Reduction in Inf arct Size by Ischemic Preconditioning Persists in a Chronic Rat Model of Myocardial Ischemia-Reperf usion Injury

Abstract
Ischemic preconditioning (PC) has been consistently observed to reduce infarct size in models of regional myocardial ischemia. However, it is also known to render the heart resistant to injury for only a finite period of time (< 2 h). Myocardial adenosine is widely believed to be one of the mediators of PC and may produce myoprotection in part through an anti-neutrophil effect during the early reperfusion period. When infarct size is assessed following a relatively short period of reperfusion (< 3 h) PC hearts may appear protected although reperfusion injury in the myocardium may be ongoing.
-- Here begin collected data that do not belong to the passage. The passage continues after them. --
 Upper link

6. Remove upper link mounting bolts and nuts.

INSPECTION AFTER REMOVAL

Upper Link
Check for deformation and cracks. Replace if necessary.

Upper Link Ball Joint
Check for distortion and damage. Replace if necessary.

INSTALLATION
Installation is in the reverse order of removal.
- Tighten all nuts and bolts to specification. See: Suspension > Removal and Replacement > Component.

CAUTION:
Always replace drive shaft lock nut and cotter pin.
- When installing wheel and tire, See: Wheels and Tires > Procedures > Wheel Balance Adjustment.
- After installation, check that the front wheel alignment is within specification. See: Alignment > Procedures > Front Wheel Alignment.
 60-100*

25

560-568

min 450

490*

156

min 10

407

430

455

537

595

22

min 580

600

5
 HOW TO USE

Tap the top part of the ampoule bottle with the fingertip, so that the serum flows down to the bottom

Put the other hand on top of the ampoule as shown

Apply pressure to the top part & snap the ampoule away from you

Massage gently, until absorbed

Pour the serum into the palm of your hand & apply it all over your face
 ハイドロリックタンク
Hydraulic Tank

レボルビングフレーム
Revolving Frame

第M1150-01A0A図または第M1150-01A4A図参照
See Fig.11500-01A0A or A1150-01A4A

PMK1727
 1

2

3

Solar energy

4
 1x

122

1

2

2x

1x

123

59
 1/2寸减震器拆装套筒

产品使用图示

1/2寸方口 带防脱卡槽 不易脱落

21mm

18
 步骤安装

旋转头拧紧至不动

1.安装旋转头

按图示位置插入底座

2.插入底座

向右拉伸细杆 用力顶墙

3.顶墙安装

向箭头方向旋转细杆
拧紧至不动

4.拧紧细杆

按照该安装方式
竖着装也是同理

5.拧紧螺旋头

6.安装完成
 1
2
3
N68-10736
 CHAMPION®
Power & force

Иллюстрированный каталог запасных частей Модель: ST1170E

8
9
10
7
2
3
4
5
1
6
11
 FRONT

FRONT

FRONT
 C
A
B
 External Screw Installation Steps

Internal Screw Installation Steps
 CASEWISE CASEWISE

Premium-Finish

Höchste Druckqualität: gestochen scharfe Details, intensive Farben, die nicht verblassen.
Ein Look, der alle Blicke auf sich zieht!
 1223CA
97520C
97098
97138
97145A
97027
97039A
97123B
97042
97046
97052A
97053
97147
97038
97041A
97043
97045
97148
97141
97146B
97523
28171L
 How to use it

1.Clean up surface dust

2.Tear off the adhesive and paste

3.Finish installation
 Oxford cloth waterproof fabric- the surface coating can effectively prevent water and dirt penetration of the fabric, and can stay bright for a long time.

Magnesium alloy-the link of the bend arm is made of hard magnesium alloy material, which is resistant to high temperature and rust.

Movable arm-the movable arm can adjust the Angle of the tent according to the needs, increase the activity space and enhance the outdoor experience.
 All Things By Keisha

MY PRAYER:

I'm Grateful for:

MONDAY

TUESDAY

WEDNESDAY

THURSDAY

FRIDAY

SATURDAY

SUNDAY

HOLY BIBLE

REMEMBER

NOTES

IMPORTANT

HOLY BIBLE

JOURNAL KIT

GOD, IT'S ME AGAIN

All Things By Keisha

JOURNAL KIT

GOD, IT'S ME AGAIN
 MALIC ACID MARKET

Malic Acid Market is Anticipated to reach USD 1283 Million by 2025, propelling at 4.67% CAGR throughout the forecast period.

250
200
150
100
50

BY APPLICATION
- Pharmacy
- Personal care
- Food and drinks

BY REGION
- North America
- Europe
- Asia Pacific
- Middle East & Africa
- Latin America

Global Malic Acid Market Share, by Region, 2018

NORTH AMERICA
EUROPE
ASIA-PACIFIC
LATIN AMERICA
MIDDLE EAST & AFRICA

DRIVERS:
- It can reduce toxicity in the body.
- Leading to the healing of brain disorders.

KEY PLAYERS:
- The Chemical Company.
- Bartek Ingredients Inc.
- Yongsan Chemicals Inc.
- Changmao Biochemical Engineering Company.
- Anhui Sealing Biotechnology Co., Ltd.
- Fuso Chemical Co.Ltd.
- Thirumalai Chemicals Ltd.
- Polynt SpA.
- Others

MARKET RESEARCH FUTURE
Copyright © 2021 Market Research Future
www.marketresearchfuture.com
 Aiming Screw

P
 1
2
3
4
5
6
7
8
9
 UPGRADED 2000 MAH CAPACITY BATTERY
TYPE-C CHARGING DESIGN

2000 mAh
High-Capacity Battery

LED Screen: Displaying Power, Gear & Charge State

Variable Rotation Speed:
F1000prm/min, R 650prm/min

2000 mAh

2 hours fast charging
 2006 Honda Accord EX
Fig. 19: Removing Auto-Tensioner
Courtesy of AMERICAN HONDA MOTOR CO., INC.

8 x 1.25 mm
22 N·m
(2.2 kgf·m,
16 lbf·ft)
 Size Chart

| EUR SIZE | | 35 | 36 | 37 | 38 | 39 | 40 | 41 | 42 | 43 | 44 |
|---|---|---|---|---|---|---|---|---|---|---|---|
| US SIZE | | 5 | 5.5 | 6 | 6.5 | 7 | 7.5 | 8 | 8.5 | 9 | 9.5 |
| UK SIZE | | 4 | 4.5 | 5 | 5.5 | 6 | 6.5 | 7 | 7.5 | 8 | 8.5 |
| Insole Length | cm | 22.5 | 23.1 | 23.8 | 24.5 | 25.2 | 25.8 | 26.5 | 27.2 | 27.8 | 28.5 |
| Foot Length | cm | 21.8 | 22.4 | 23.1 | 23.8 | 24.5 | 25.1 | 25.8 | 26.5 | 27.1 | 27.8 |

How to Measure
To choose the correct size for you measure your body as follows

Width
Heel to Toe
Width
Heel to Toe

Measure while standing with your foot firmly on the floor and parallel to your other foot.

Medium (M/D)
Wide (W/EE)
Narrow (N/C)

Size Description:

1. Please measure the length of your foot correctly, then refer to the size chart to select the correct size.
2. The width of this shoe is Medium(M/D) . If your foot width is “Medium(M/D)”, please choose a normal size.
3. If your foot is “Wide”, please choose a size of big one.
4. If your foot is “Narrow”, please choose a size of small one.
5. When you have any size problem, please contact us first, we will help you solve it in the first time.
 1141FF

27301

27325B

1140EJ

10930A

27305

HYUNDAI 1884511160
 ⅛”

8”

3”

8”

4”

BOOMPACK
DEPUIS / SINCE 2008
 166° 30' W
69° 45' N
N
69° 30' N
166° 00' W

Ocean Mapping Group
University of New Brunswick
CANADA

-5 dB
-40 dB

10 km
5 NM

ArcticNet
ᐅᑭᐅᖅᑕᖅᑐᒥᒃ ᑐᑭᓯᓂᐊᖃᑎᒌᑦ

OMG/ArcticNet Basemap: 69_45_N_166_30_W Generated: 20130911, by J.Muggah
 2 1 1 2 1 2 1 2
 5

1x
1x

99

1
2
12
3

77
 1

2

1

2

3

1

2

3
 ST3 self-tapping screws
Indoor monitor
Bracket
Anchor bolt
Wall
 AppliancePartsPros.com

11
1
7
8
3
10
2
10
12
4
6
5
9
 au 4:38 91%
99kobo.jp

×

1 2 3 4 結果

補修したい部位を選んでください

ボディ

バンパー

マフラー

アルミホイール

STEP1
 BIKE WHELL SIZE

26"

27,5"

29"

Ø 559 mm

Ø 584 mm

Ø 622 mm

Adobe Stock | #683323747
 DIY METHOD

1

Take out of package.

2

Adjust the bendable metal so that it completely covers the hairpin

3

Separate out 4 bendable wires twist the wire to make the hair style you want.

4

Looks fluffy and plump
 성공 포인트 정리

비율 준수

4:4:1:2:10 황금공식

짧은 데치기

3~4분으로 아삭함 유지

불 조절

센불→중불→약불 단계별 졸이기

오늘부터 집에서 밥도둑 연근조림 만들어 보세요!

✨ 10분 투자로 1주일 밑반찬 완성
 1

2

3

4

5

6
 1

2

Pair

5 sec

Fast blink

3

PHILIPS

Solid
Thus, infarct expansion may occur as the effects of PC fade. To substantiate that PC produces a sustained reduction in myocardial necrosis, 27 male Sprague-Dawley rats were anesthetized with pentobarbital and instrumented for regional coronary occlusion (30 min) and reperfusion (7 days). Animals were randomized to a control group (n = 16) or PC (n = 11), which consisted of 2 cycles of 5 min of ischemia and 5 min of reperfusion immediately prior to coronary occlusion. Successful reperfusion was confirmed visually and the occluding suture was left in the chest during recovery. Seven days later, staining for risk area was made by the injection of Evans blue dye while the occluder was in place and necrosis was detected with triphenyltetrazolium chloride staining. Planimetry was performed by a blinded investigator who found the risk area to be 27.2 +/- 1.6 and 33.6 +/- 1.7% of the left ventricle (p = NS) in PC and controls, respectively. All hemodynamic measurements were comparable between groups at all times during ischemia and reperfusion. PC reduced infarct size from 43.3 +/- 2.0% of area at risk to 20.6 +/- -2.1%, a 48% reduction (p < 0.01), and eliminated transmural necrosis which was common in the control group. From these studies we conclude that ischemic PC results in a permanent reduction in infarct size rather than a transient reduction in infarct size in the context of a gradually evolving infarction due to reperfusion injury.